:: DATASET
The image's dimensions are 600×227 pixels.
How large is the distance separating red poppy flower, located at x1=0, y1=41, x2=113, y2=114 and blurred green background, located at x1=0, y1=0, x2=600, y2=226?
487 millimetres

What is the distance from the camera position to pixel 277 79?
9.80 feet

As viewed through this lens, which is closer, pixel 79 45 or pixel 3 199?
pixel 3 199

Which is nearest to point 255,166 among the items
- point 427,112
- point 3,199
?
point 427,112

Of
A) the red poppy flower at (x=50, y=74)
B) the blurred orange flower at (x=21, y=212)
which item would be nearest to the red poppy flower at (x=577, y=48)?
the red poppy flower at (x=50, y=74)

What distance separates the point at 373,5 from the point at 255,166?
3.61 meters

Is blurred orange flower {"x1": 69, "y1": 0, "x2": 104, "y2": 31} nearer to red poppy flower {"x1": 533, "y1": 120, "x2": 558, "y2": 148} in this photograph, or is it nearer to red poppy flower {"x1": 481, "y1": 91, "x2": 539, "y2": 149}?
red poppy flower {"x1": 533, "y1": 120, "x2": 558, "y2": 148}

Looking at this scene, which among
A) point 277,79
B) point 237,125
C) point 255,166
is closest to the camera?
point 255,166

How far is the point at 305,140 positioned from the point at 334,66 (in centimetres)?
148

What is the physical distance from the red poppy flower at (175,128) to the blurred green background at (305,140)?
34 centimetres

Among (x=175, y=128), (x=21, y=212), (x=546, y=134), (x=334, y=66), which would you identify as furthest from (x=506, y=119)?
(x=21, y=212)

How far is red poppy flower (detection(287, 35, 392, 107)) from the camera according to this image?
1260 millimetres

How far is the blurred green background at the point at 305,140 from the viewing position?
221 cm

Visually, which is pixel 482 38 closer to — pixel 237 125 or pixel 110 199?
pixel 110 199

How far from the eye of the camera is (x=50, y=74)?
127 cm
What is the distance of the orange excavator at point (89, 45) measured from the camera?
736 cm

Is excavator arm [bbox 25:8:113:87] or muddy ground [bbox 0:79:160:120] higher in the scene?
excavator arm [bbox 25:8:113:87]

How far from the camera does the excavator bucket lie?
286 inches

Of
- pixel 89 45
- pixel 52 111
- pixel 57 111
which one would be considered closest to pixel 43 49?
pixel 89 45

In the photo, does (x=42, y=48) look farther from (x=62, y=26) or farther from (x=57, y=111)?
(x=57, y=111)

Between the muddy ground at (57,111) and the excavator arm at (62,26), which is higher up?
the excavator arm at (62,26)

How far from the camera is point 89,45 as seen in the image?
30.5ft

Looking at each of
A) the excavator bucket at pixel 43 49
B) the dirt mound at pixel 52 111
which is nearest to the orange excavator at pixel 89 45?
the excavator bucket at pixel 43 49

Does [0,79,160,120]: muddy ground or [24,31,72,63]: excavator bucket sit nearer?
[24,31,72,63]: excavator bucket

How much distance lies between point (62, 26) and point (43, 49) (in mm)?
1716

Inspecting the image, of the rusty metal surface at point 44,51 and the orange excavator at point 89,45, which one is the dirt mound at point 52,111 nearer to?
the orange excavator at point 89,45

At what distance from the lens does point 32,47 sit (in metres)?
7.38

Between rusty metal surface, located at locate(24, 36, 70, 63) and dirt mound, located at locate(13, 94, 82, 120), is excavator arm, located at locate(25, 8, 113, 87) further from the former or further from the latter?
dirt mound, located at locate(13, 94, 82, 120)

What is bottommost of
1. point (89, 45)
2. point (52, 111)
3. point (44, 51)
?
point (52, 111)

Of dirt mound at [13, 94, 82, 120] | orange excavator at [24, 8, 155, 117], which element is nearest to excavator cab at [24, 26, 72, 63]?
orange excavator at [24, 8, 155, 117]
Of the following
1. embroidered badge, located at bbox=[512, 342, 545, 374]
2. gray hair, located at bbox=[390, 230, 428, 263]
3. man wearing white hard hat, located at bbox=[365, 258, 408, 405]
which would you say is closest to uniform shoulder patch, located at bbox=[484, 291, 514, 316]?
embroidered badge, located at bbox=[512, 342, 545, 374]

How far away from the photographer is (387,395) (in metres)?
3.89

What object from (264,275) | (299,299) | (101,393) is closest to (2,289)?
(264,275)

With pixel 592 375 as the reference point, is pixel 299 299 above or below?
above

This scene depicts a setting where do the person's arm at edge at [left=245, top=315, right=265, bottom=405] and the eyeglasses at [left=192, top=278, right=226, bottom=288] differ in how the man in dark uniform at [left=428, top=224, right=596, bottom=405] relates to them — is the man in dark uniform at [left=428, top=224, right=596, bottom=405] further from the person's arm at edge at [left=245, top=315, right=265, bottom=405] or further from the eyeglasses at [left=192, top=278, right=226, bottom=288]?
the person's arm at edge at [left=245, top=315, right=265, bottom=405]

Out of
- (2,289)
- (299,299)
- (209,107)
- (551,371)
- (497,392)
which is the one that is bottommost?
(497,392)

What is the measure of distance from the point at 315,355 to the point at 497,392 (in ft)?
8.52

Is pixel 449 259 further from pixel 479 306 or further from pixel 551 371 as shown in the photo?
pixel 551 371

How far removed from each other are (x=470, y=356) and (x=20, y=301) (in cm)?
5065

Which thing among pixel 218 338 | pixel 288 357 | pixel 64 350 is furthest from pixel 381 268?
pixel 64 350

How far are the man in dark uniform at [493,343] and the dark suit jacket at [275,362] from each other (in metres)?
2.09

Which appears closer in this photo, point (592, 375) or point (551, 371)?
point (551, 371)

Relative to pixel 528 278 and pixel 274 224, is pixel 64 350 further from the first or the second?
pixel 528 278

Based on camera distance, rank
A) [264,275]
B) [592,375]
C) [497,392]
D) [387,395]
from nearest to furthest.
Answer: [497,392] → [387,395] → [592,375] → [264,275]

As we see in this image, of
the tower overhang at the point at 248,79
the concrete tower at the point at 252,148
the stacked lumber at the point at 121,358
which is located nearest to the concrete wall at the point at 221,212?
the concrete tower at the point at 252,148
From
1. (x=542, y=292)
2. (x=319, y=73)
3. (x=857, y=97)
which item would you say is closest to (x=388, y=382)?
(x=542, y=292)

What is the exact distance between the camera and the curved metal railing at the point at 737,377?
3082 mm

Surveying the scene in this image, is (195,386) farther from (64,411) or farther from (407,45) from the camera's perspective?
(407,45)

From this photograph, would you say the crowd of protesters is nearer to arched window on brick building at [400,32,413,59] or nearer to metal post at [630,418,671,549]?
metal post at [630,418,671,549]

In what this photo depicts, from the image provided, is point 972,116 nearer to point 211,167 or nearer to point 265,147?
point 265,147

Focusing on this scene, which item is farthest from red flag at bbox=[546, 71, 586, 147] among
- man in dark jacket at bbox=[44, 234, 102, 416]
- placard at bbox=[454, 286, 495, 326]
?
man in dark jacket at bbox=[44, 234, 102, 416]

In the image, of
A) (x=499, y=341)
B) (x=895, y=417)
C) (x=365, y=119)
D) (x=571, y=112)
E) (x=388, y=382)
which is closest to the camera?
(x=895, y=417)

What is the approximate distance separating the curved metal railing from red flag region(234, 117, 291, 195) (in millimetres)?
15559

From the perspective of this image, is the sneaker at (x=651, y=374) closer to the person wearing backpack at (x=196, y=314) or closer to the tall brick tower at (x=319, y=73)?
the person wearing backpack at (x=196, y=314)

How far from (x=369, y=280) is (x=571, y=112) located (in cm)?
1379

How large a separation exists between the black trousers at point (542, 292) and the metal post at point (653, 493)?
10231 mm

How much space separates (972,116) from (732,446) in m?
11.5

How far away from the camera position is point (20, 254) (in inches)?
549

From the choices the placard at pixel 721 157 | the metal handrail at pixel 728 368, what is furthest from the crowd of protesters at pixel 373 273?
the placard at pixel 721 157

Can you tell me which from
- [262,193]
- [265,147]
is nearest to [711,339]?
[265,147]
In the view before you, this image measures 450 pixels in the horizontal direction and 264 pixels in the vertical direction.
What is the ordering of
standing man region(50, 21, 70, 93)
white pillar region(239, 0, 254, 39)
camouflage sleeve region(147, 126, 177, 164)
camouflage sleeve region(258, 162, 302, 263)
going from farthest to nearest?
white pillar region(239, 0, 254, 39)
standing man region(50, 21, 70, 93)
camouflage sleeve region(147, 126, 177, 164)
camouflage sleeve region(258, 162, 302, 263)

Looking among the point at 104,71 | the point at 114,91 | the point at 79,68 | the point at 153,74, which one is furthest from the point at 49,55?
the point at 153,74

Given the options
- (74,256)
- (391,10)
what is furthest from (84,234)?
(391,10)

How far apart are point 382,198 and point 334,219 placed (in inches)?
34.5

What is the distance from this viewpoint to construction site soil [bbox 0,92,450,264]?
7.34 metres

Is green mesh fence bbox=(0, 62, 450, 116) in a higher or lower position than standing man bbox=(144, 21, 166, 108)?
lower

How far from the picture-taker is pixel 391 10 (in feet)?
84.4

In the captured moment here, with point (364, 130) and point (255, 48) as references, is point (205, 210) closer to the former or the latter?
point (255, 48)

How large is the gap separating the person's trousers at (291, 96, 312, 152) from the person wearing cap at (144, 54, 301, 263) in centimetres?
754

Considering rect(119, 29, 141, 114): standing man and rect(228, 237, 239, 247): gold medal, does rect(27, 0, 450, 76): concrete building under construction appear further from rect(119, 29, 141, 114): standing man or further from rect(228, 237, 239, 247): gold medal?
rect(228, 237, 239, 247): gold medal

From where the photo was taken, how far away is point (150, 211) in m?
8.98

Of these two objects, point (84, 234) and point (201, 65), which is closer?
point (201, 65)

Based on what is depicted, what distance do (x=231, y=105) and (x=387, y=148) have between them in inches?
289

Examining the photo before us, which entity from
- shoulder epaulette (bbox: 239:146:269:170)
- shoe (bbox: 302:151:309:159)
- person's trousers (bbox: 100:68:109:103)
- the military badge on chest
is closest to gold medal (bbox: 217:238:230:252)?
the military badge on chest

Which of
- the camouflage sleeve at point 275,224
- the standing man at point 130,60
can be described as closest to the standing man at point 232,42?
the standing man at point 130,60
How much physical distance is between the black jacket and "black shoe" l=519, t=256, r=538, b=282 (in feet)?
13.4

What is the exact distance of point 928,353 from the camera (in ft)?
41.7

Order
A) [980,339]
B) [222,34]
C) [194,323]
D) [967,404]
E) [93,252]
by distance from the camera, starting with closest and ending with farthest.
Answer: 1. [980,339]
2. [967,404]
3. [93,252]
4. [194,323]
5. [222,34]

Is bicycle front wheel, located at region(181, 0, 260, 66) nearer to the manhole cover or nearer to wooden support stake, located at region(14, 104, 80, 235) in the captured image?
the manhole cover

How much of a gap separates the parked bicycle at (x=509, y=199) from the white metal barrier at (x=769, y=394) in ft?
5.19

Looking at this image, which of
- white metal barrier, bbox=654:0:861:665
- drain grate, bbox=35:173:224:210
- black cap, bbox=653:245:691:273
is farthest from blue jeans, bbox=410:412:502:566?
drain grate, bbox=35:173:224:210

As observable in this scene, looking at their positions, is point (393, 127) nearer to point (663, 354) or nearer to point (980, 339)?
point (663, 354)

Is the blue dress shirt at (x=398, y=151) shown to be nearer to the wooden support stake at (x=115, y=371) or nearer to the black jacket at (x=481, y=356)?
::::
### [PROBLEM TO WORK ON]
Please reproduce the material word for word, starting with the line that contains "What is the exact distance of" and going on through the final line of the material.

### [RESPONSE]
What is the exact distance of point 928,353 from the camera (in ft)?
41.7

Order
A) [980,339]
B) [222,34]
C) [194,323]
D) [967,404]
E) [93,252]
by distance from the camera, starting with closest and ending with farthest.
Answer: 1. [980,339]
2. [967,404]
3. [93,252]
4. [194,323]
5. [222,34]

Is bicycle front wheel, located at region(181, 0, 260, 66) nearer to the manhole cover or nearer to wooden support stake, located at region(14, 104, 80, 235) in the captured image?
the manhole cover

How much of a gap separates the parked bicycle at (x=509, y=199) from the white metal barrier at (x=769, y=394) in ft?
5.19

Looking at this image, which of
- white metal barrier, bbox=654:0:861:665
- drain grate, bbox=35:173:224:210
- black cap, bbox=653:245:691:273
is farthest from blue jeans, bbox=410:412:502:566?
drain grate, bbox=35:173:224:210

As observable in this scene, looking at their positions, is point (393, 127) nearer to point (663, 354) or nearer to point (980, 339)?
point (663, 354)

Is the blue dress shirt at (x=398, y=151) shown to be nearer to the wooden support stake at (x=115, y=371) or nearer to the black jacket at (x=481, y=356)?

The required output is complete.